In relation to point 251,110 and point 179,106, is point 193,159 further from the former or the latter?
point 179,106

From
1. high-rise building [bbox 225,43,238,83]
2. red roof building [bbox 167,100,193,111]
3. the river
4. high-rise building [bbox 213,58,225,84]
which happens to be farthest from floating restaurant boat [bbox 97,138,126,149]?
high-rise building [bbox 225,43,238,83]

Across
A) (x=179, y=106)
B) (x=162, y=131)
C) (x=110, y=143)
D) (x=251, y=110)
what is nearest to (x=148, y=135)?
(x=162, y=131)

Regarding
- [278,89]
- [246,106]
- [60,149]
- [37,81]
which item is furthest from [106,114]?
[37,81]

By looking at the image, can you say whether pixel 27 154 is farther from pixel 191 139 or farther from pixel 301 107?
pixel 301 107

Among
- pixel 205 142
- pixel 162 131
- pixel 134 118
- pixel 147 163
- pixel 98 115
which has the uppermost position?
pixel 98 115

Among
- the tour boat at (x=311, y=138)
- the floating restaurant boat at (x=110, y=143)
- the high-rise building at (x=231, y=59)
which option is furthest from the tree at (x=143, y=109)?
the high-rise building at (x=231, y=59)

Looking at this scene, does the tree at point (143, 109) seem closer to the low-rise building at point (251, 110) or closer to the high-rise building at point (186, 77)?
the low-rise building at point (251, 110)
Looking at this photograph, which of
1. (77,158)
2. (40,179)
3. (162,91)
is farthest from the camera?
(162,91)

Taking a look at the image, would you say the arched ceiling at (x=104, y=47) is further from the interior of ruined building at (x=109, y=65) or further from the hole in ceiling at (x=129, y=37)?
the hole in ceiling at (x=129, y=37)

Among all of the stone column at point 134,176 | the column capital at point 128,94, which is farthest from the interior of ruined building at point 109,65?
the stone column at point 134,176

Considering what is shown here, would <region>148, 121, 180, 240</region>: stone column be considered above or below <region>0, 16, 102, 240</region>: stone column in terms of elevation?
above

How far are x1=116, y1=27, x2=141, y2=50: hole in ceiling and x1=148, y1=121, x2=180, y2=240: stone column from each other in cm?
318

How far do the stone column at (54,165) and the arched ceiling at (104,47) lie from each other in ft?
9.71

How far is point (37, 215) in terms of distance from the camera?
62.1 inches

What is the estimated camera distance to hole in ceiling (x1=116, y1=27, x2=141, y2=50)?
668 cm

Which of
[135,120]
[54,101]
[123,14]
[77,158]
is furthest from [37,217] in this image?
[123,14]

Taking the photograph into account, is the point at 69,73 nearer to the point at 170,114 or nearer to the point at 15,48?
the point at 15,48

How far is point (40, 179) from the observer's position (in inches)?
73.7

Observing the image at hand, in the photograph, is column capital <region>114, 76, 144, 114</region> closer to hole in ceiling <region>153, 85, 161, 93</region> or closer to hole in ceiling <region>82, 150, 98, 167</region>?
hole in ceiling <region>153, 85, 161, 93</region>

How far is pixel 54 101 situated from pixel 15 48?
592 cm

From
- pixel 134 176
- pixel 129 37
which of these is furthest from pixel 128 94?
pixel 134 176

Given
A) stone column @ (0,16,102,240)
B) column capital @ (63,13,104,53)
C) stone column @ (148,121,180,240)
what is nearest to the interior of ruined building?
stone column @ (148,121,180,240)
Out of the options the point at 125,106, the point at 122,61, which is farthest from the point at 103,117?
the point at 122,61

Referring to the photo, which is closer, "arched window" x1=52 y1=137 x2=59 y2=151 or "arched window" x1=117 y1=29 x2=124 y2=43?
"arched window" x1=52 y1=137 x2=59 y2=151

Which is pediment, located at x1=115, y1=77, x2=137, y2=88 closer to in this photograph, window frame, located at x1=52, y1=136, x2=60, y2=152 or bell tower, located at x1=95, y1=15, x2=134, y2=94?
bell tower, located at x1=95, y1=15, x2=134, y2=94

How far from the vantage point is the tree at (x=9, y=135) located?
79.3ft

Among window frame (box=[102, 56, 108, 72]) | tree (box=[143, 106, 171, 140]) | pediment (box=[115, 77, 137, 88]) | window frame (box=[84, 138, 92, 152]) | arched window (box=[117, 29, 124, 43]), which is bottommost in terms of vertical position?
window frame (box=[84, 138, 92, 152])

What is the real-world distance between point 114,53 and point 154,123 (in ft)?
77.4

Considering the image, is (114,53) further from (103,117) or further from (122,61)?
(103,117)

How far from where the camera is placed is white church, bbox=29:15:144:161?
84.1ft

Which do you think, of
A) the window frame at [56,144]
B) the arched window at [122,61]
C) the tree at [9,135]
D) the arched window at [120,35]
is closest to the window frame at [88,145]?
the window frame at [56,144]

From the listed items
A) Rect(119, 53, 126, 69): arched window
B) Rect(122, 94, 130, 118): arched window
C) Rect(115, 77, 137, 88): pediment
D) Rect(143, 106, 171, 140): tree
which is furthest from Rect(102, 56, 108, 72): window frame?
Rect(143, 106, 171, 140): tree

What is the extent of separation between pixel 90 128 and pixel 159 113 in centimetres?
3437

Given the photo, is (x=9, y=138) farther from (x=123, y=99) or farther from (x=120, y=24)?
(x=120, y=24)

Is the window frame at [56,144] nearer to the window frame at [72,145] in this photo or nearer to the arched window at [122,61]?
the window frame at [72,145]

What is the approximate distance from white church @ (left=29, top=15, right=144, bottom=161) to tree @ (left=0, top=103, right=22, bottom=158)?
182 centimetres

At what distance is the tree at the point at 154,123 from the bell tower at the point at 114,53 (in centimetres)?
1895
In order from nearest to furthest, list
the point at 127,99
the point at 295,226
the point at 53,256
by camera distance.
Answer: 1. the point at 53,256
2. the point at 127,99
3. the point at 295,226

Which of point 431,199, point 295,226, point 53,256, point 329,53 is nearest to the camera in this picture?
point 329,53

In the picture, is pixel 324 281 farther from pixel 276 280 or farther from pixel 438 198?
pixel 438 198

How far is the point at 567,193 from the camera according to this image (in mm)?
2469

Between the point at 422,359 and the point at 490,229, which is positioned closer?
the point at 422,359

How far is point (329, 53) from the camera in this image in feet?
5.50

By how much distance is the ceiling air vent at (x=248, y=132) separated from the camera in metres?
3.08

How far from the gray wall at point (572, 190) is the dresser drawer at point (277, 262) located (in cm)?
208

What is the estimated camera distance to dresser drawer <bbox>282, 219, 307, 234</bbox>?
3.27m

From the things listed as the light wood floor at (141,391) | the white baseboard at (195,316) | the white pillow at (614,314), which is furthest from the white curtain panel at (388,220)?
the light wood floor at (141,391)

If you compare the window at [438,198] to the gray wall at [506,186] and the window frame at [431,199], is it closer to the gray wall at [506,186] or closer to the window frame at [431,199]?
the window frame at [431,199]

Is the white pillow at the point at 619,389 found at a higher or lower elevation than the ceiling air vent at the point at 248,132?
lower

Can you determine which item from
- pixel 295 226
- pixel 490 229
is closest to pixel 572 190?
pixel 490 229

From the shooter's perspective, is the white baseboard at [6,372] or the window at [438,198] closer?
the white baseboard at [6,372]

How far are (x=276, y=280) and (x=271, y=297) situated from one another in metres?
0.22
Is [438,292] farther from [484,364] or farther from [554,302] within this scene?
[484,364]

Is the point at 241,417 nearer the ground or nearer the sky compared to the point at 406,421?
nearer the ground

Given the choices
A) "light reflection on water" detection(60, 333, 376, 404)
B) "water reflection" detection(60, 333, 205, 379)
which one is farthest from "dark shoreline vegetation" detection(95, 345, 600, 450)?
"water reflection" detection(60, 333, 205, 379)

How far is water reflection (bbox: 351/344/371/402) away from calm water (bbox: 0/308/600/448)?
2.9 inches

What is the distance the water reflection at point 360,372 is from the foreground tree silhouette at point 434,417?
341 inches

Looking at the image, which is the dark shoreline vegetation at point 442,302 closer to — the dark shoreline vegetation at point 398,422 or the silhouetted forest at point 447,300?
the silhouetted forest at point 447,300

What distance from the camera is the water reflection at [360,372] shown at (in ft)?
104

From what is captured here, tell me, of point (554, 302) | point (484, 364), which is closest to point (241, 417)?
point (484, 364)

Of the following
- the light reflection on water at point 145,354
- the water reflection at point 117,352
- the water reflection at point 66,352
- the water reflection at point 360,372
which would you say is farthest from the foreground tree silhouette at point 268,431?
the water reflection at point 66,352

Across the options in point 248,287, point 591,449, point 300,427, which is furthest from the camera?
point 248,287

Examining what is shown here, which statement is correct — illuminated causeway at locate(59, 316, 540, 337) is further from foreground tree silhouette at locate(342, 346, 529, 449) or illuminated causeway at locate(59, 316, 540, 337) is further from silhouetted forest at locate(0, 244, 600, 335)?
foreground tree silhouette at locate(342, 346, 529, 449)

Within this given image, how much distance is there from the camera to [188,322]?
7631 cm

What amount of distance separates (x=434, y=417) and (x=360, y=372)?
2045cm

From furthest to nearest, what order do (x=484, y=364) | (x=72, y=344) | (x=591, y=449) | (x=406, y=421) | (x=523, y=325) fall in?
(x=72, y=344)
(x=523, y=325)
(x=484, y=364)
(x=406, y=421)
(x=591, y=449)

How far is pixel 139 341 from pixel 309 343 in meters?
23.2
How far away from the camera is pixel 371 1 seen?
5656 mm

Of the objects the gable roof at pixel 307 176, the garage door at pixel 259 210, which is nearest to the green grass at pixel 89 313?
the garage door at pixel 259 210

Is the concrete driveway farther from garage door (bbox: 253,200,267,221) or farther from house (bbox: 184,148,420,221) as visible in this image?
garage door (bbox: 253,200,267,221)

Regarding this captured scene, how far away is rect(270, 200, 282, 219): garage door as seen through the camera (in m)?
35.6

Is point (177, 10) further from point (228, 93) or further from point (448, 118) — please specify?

□ □ □ □ □

__Task details__
Recast the lines of the records above as a JSON list of strings, one string per line with blank lines left out, starting at the line that contains "Is the concrete" and ending at the end of the records.

__Complete response__
[
  "Is the concrete driveway farther from garage door (bbox: 253,200,267,221) or farther from house (bbox: 184,148,420,221) as visible in this image?",
  "garage door (bbox: 253,200,267,221)",
  "Regarding this captured scene, how far away is rect(270, 200, 282, 219): garage door as seen through the camera (in m)?",
  "35.6",
  "Is point (177, 10) further from point (228, 93) or further from point (448, 118) — please specify?"
]